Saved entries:
• • •

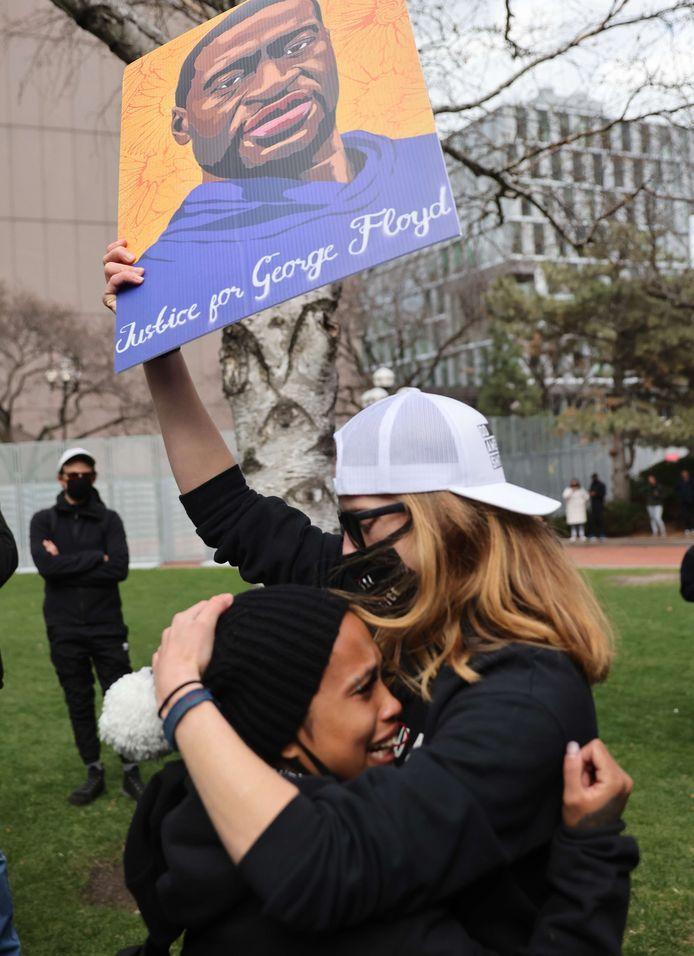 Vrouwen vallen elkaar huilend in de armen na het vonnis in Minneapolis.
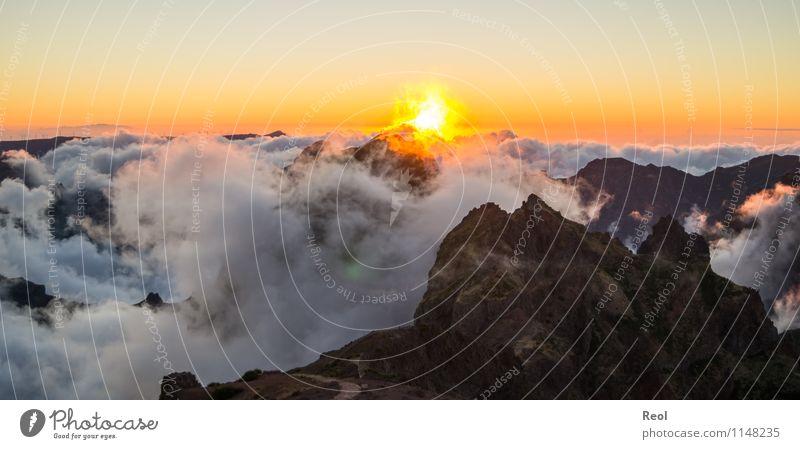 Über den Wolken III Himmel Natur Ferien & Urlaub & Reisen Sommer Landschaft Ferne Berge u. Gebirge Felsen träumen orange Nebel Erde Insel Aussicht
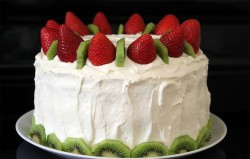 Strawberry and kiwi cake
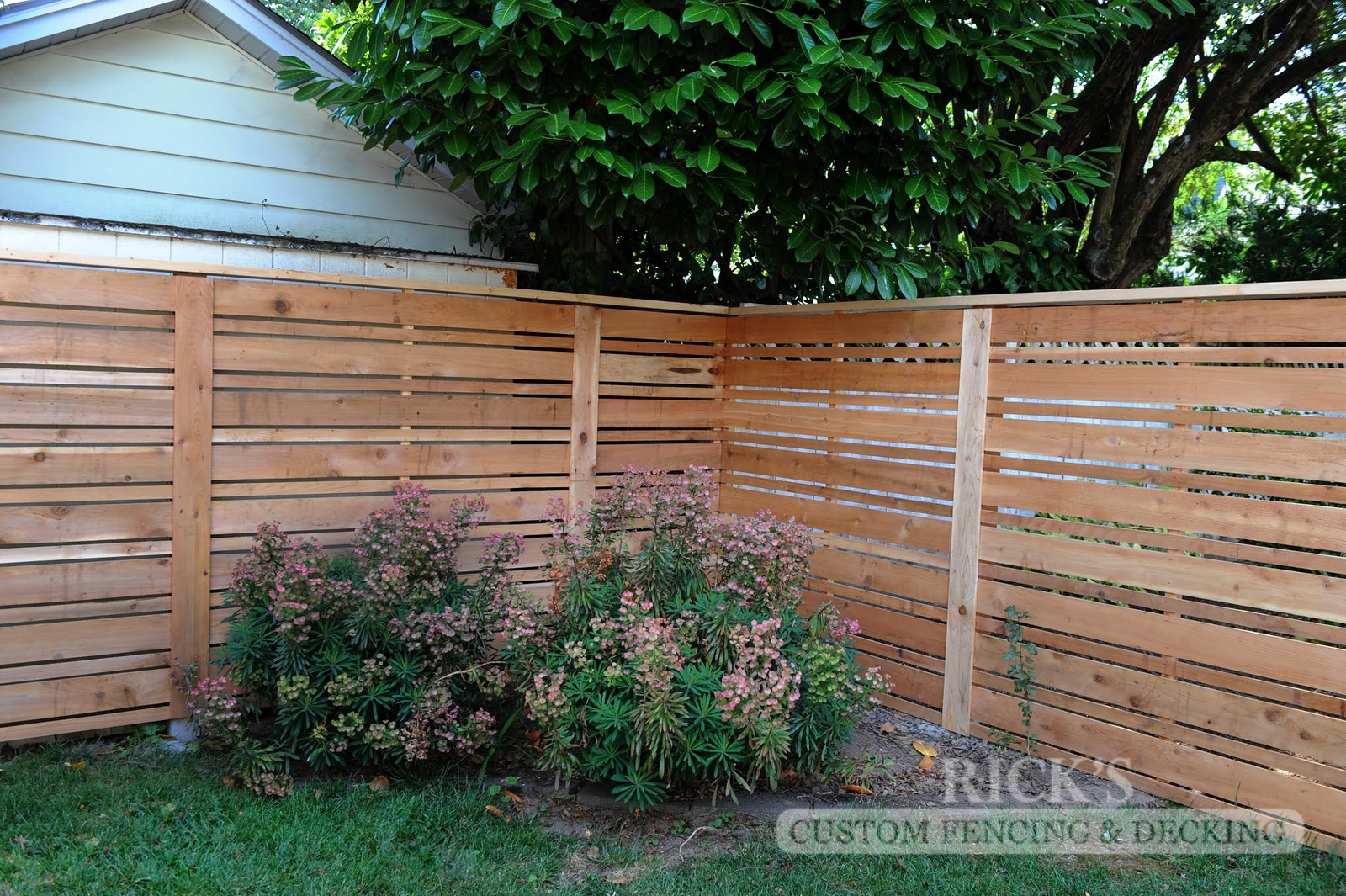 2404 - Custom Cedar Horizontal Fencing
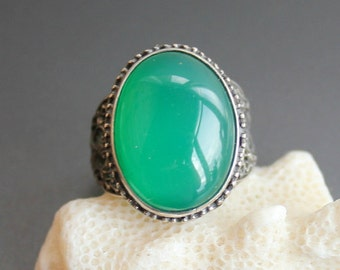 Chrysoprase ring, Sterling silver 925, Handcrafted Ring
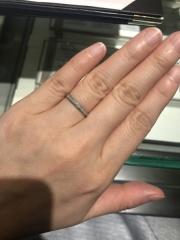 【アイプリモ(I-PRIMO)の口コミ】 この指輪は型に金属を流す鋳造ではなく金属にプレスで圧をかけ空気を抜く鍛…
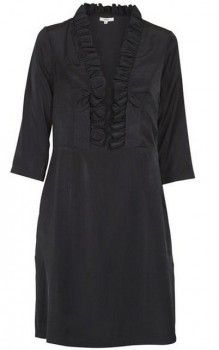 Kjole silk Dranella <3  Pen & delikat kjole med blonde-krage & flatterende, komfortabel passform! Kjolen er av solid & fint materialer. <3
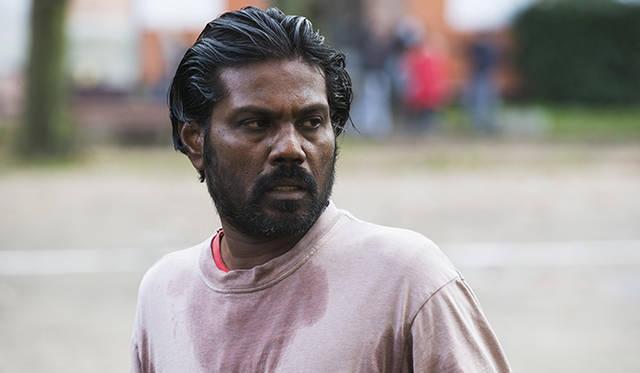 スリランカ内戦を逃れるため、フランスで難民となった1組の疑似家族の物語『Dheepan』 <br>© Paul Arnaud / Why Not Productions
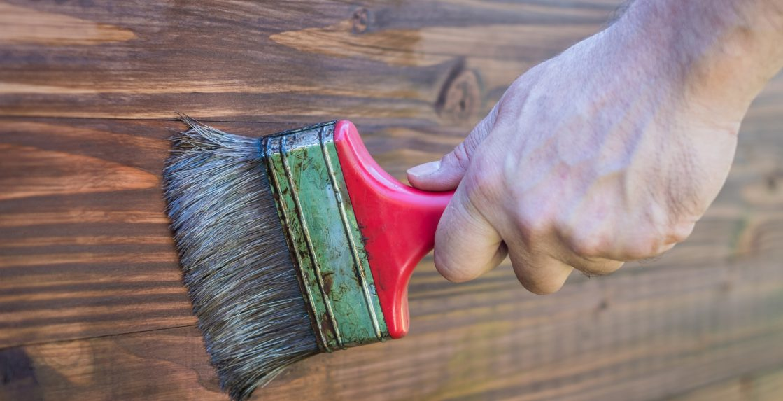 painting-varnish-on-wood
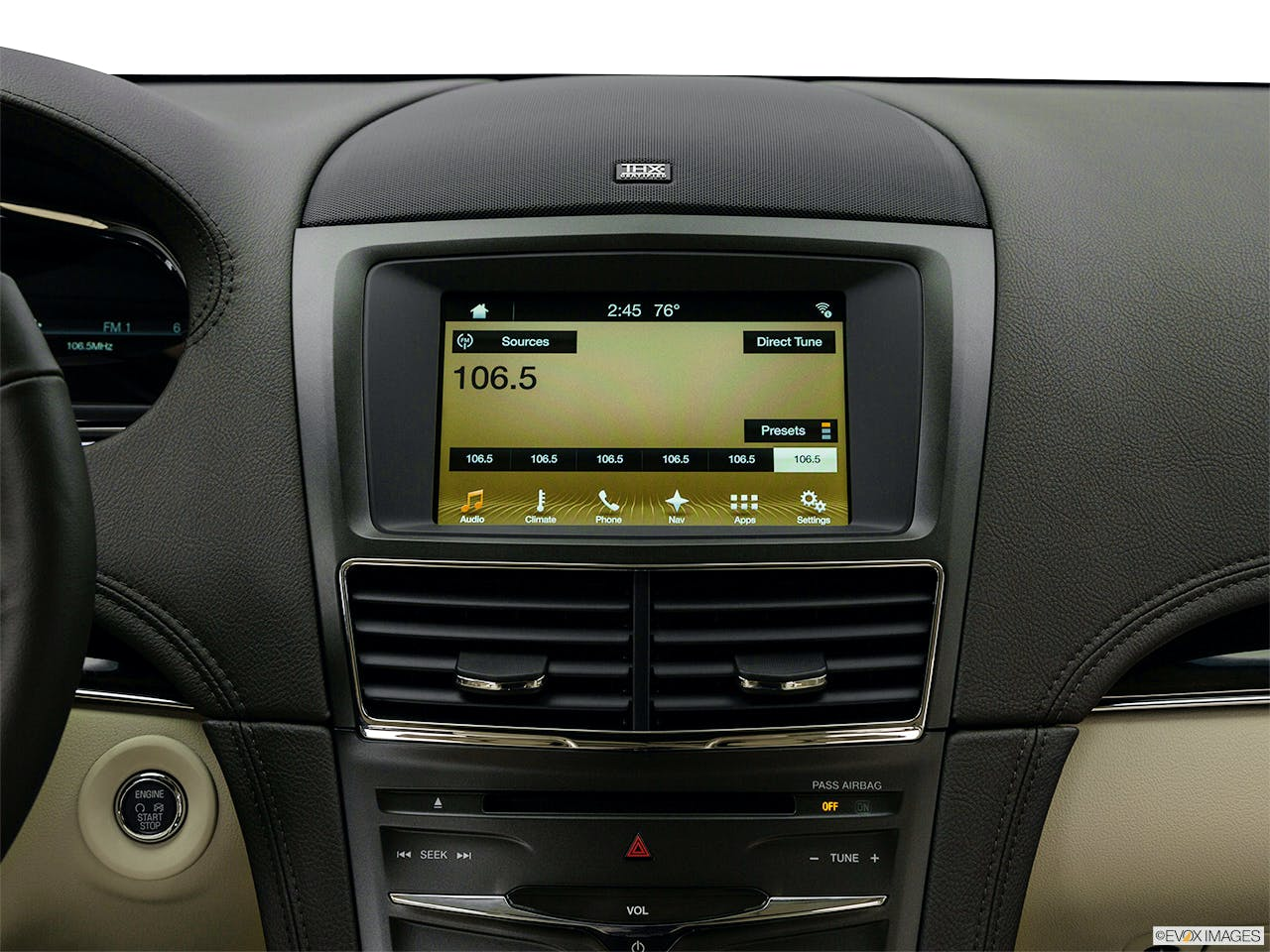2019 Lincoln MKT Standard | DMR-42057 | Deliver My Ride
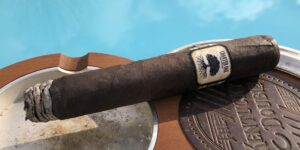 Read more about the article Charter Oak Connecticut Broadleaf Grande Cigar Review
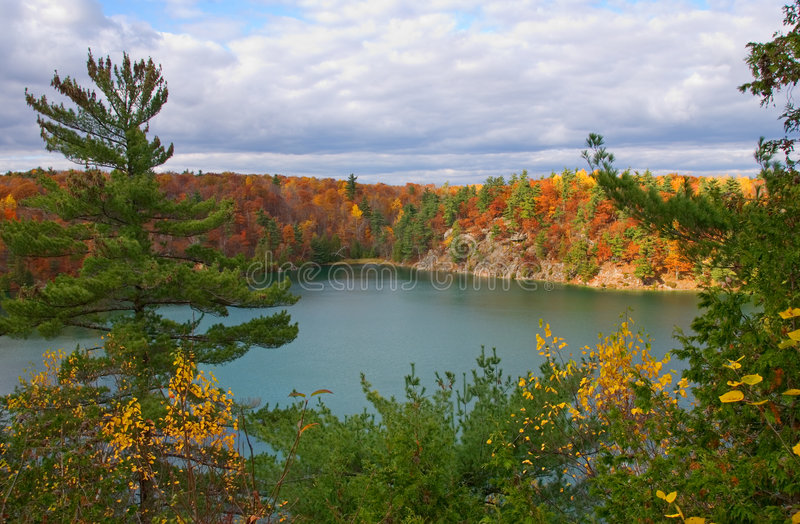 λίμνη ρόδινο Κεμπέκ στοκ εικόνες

• • •

* **YOUR OBJECTIVE**: Leave out the pictures and return every record word for word.

* **WRITTEN RESPONSE**:
 Vrouwen vallen elkaar huilend in de armen na het vonnis in Minneapolis.
 Über den Wolken III Himmel Natur Ferien & Urlaub & Reisen Sommer Landschaft Ferne Berge u. Gebirge Felsen träumen orange Nebel Erde Insel Aussicht
 Strawberry and kiwi cake
 2404 - Custom Cedar Horizontal Fencing
 Chrysoprase ring, Sterling silver 925, Handcrafted Ring
 【アイプリモ(I-PRIMO)の口コミ】 この指輪は型に金属を流す鋳造ではなく金属にプレスで圧をかけ空気を抜く鍛…
 Kjole silk Dranella <3  Pen & delikat kjole med blonde-krage & flatterende, komfortabel passform! Kjolen er av solid & fint materialer. <3
 スリランカ内戦を逃れるため、フランスで難民となった1組の疑似家族の物語『Dheepan』 <br>© Paul Arnaud / Why Not Productions
 painting-varnish-on-wood
2019 Lincoln MKT Standard | DMR-42057 | Deliver My Ride
 Read more about the article Charter Oak Connecticut Broadleaf Grande Cigar Review
 λίμνη ρόδινο Κεμπέκ στοκ εικόνες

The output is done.